Quase um século e meio depois da Guerra de Secessão nos Estados Unidos e 117 anos depois da assinatura da Lei Áurea no Brasil, o combate ao trabalho forçado permanece como uma das prioridades da Organização Internacional do Trabalho (OIT). A boa novidade para os brasileiros é que seu país aparece como um bom exemplo, "merecedor de destaque", no relatório divulgado nesta quarta-feira pela OIT em Genebra. O governo federal, segundo o informe, vem agindo com maior eficiência para eliminar o trabalho forçado. A libertação de 4.932 trabalhadores em 2003 e a abertura de 633 investigações entre fevereiro de 2003 e maio de 2004 são indicadores desse esforço.

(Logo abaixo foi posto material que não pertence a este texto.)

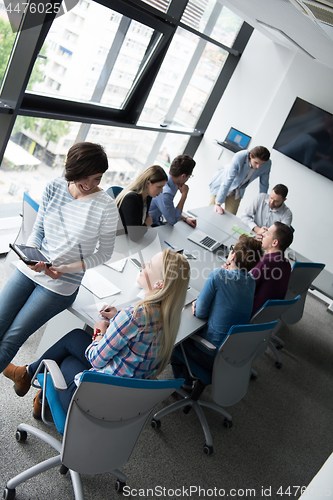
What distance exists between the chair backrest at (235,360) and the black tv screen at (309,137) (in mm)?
3888

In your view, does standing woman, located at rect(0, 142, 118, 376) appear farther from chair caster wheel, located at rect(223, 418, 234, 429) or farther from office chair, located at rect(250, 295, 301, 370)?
chair caster wheel, located at rect(223, 418, 234, 429)

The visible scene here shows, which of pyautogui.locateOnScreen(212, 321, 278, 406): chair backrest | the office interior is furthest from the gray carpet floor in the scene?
pyautogui.locateOnScreen(212, 321, 278, 406): chair backrest

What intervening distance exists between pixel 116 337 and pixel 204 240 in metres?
2.17

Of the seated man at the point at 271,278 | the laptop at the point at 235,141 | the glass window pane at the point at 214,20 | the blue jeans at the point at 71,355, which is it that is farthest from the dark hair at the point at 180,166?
the laptop at the point at 235,141

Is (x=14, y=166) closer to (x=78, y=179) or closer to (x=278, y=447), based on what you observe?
(x=78, y=179)

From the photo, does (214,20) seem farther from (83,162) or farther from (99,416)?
(99,416)

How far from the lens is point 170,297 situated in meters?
1.77

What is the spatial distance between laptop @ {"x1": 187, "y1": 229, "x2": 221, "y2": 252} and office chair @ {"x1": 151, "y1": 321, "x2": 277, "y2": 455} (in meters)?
1.22

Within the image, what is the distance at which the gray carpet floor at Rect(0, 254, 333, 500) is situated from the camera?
2.14m

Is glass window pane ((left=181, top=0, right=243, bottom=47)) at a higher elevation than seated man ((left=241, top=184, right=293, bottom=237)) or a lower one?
higher

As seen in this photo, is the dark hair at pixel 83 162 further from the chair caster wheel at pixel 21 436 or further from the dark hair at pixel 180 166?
the dark hair at pixel 180 166

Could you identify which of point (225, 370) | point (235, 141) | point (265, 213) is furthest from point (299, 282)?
point (235, 141)

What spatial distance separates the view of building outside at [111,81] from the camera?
11.5 ft

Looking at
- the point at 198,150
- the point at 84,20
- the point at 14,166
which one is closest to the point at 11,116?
the point at 14,166
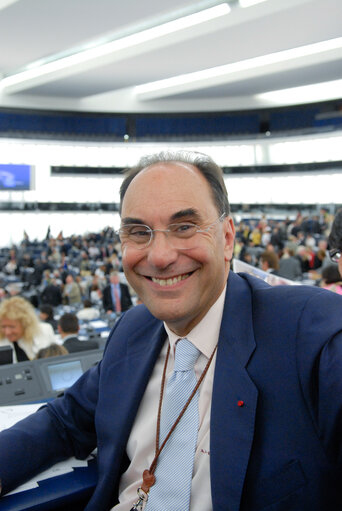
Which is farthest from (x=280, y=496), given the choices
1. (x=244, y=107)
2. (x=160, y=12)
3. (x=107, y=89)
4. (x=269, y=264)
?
(x=244, y=107)

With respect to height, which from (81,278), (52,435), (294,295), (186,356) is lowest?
(81,278)

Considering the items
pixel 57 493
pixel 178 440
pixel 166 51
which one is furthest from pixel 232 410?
pixel 166 51

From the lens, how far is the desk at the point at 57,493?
133 centimetres

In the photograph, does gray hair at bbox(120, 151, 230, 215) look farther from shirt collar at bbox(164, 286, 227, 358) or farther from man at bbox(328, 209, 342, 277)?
man at bbox(328, 209, 342, 277)

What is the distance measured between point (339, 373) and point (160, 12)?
13785 millimetres

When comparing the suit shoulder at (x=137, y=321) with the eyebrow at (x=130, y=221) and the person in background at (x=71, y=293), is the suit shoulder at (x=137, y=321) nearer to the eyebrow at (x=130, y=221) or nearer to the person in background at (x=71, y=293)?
the eyebrow at (x=130, y=221)

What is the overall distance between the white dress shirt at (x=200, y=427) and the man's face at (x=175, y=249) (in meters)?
0.06

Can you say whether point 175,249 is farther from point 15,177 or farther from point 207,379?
point 15,177

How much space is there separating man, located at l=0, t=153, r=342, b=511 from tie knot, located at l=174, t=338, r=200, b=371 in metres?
0.02

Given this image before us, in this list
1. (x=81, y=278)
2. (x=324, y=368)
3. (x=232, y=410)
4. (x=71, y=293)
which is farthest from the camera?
(x=81, y=278)

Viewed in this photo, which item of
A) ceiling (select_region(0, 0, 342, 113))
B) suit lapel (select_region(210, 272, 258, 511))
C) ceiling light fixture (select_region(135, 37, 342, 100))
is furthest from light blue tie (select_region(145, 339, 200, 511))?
ceiling light fixture (select_region(135, 37, 342, 100))

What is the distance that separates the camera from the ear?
1.39m

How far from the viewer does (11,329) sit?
3.89 meters

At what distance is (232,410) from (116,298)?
823cm
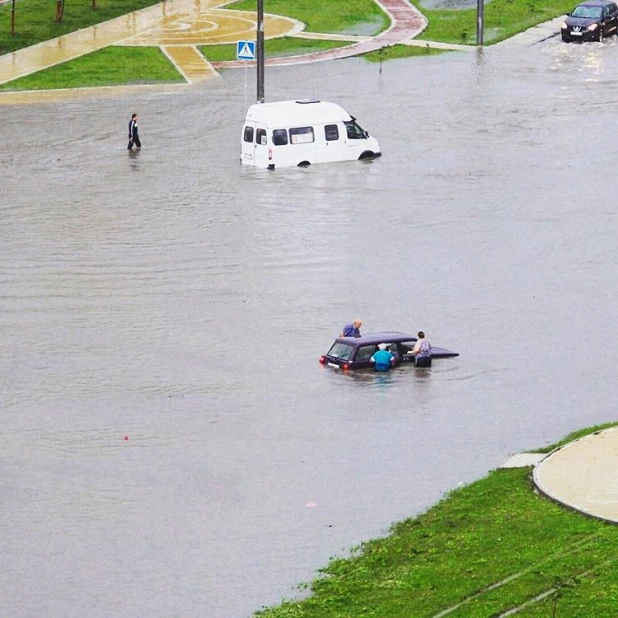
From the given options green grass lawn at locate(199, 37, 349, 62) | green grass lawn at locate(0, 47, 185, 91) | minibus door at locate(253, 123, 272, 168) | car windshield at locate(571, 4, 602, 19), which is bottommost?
minibus door at locate(253, 123, 272, 168)

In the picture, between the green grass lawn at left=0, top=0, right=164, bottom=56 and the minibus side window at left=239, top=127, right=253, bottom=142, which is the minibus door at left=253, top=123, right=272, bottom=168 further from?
the green grass lawn at left=0, top=0, right=164, bottom=56

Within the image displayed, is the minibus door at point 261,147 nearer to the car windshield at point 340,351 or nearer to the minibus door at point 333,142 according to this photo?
the minibus door at point 333,142

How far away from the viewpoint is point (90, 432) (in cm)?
2938

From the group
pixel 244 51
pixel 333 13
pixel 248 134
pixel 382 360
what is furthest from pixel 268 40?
pixel 382 360

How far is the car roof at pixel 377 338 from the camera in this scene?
32.9 meters

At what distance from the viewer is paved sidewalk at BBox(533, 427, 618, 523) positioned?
24.9 m

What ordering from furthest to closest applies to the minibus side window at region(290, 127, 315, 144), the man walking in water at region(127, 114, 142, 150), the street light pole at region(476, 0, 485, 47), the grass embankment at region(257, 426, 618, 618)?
the street light pole at region(476, 0, 485, 47) < the man walking in water at region(127, 114, 142, 150) < the minibus side window at region(290, 127, 315, 144) < the grass embankment at region(257, 426, 618, 618)

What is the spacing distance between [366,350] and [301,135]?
19.2 meters

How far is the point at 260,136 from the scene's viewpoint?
51.1 meters

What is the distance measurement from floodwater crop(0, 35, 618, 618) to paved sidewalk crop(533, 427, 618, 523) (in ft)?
4.12

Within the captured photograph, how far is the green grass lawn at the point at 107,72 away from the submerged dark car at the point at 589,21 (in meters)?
16.3

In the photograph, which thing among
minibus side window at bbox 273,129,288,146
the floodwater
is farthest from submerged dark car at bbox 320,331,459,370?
minibus side window at bbox 273,129,288,146

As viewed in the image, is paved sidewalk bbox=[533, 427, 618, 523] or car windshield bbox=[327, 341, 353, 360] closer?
paved sidewalk bbox=[533, 427, 618, 523]

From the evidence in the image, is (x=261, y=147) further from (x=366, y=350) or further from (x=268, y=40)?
(x=268, y=40)
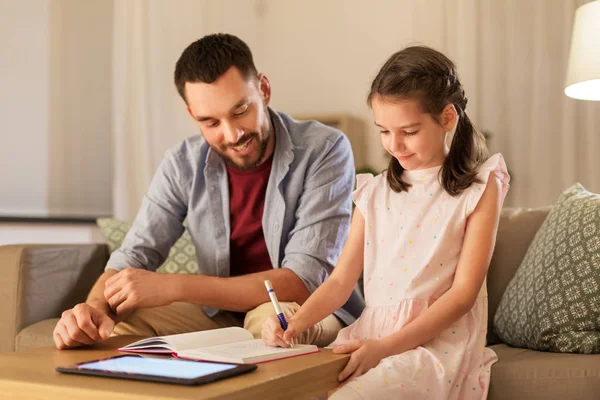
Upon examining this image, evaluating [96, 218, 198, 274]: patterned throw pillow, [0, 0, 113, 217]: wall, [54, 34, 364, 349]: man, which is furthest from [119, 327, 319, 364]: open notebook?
[0, 0, 113, 217]: wall

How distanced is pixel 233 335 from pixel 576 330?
0.76 metres

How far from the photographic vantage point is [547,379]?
1.50 meters

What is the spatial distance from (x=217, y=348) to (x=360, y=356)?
0.79 ft

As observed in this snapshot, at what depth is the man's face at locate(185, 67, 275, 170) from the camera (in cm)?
182

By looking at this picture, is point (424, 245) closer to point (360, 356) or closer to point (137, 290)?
point (360, 356)

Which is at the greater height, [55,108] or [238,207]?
[55,108]

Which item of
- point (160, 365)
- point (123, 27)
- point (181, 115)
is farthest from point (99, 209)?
point (160, 365)

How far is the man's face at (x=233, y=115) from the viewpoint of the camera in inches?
71.7

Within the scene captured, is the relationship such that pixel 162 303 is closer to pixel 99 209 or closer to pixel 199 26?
pixel 99 209

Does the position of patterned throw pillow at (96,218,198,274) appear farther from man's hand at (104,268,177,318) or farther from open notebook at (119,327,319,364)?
open notebook at (119,327,319,364)

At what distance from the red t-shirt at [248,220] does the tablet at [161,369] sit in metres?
0.78

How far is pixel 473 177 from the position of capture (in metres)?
1.47

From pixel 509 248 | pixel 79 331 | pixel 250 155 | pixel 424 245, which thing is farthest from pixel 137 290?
pixel 509 248

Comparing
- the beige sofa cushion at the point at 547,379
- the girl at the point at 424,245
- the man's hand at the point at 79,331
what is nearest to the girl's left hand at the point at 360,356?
the girl at the point at 424,245
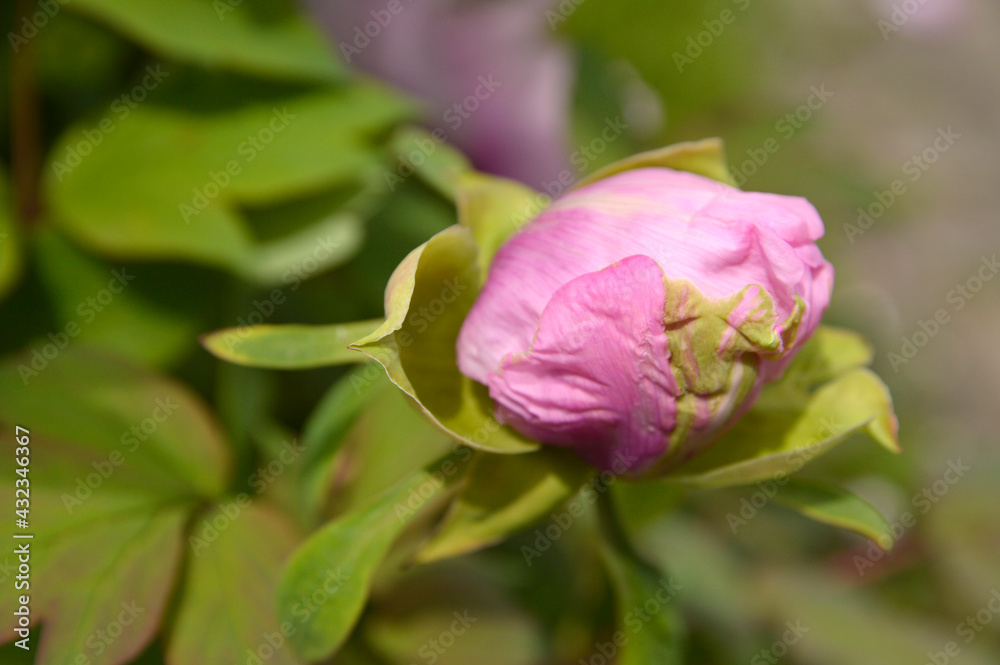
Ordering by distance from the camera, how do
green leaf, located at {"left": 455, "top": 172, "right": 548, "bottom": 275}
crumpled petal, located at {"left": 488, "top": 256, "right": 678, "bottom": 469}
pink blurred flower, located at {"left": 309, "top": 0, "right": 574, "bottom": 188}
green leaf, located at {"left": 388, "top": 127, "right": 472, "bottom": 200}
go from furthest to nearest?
pink blurred flower, located at {"left": 309, "top": 0, "right": 574, "bottom": 188} → green leaf, located at {"left": 388, "top": 127, "right": 472, "bottom": 200} → green leaf, located at {"left": 455, "top": 172, "right": 548, "bottom": 275} → crumpled petal, located at {"left": 488, "top": 256, "right": 678, "bottom": 469}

O cenário mundial é humilhante. Há pelo menos 12,3 milhões de pessoas sujeitas a trabalho forçado em todo o mundo, de acordo com o relatório. A exploração de homens, mulheres e crianças vítimas de tráfico gera um lucro anual estimado em US$ 32 bilhões. Nenhuma região está livre dessa mancha: há 360 mil pessoas escravizadas no mundo industrializado, 660 mil na África Subsaariana, 9,5 milhões na região da Ásia-Pacífico, 1,3 milhão na América Latina e no Caribe, segundo o estudo. Quase metade do lucro gerado pelo tráfico é obtido no mundo rico: US$ 15,5 bilhões.

A servidão é a forma principal do trabalho forçado na Ásia-Pacífico, envolve 8,1 milhões de pessoas e é encontrado principalmente, de acordo com o informe, na Índia, no Nepal e no Paquistão. As vítimas são mantidas em condição servil principalmente pelo endividamento. Os dados sobre a China são escassos. O estudo menciona a migração do campo para as cidades como uma das fontes principais de trabalho forçado na economia chinesa, mas há pouco espaço dedicado ao tema, provavelmente por ser difícil o acesso a informações.

Não está claro, no relatório, até que ponto a exploração do trabalho nas "sweatshops", fábricas onde se trabalha até 15 horas por dia, 7 dias por semana, é levada em conta na avaliação do trabalho servil chinês. A questão não é simples, porque a superexploração do trabalho nas indústrias chinesas é em parte facilitado pela grande oferta de mão-de-obra. Dessa perspectiva, a baixa remuneração e as condições desfavoráveis são atribuíveis a uma característica do mercado.

Mas o mercado é apenas parte da resposta. As leis trabalhistas chinesas têm pouca eficácia, o sindicalismo não é livre e as manifestações de protesto, quando não sufocadas no interior das empresas, acabam sendo, com freqüência, punidas severamente pelas autoridades.

O site da organização China Labour Watch, com sede nos Estados Unidos, apresenta dados interessantes levantados com meios próprios e também reportagens publicadas pela imprensa internacional. As informações mostram que há algo mais, no baixíssimo custo da mão-de-obra chinesa, do que a mera vantagem comparativa de um país com um grande exército industrial de reserva.

Os negociadores do Brasil e de outros países em desenvolvimento vêm resistindo à inclusão das chamadas cláusulas sociais nos acordos internacionais de comércio. Cláusulas desse tipo, segundo argumentam, podem ser utilizadas como instrumentos protecionistas pelos governos do mundo rico. A oposição dos sindicatos americanos à aprovação do acordo entre seu país e o centro-americanos mostra que o perigo não é imaginário.

Mão-de-obra barata pode ser uma vantagem comparativa legítima, no comércio internacional, desde que respeitados certos valores consagrados internacionalmente, como a liberdade pessoal e a liberdade de organização. O grande problema, numa negociação, é determinar as condições mínimas que todo país deva observar e garantir que nenhum requisito adicional seja alegável como base para uma ação defensiva.

O crescente peso da China, do Paquistão e de várias economias da Ásia no comércio internacional pode justificar um novo enfoque do assunto pelos governos do Brasil e de outros emergentes.

O governo brasileiro vem-se esforçando, há vários anos, para eliminar a vergonha do trabalho forçado em alguns bolsões de sua agropecuária, especialmente na região Amazônica. Essa mancha política e moral é sobretudo um fator de risco para um agronegócio que já mostrou seu poder de competição. Quanto mais limpas as suas condições de produção, mais seguro será o status do Brasil no mercado internacional.

No caso da indústria, o interesse objetivo do Brasil é que a China e outros países da Ásia adotem padrões trabalhistas mais parecidos com os do Ocidente - e que esses padrões sejam cobráveis internacionalmente. Traduzir esse interesse em ação política é um problema aberto. Apressar-se no reconhecimento da China como economia de mercado não parece o passo mais acertado.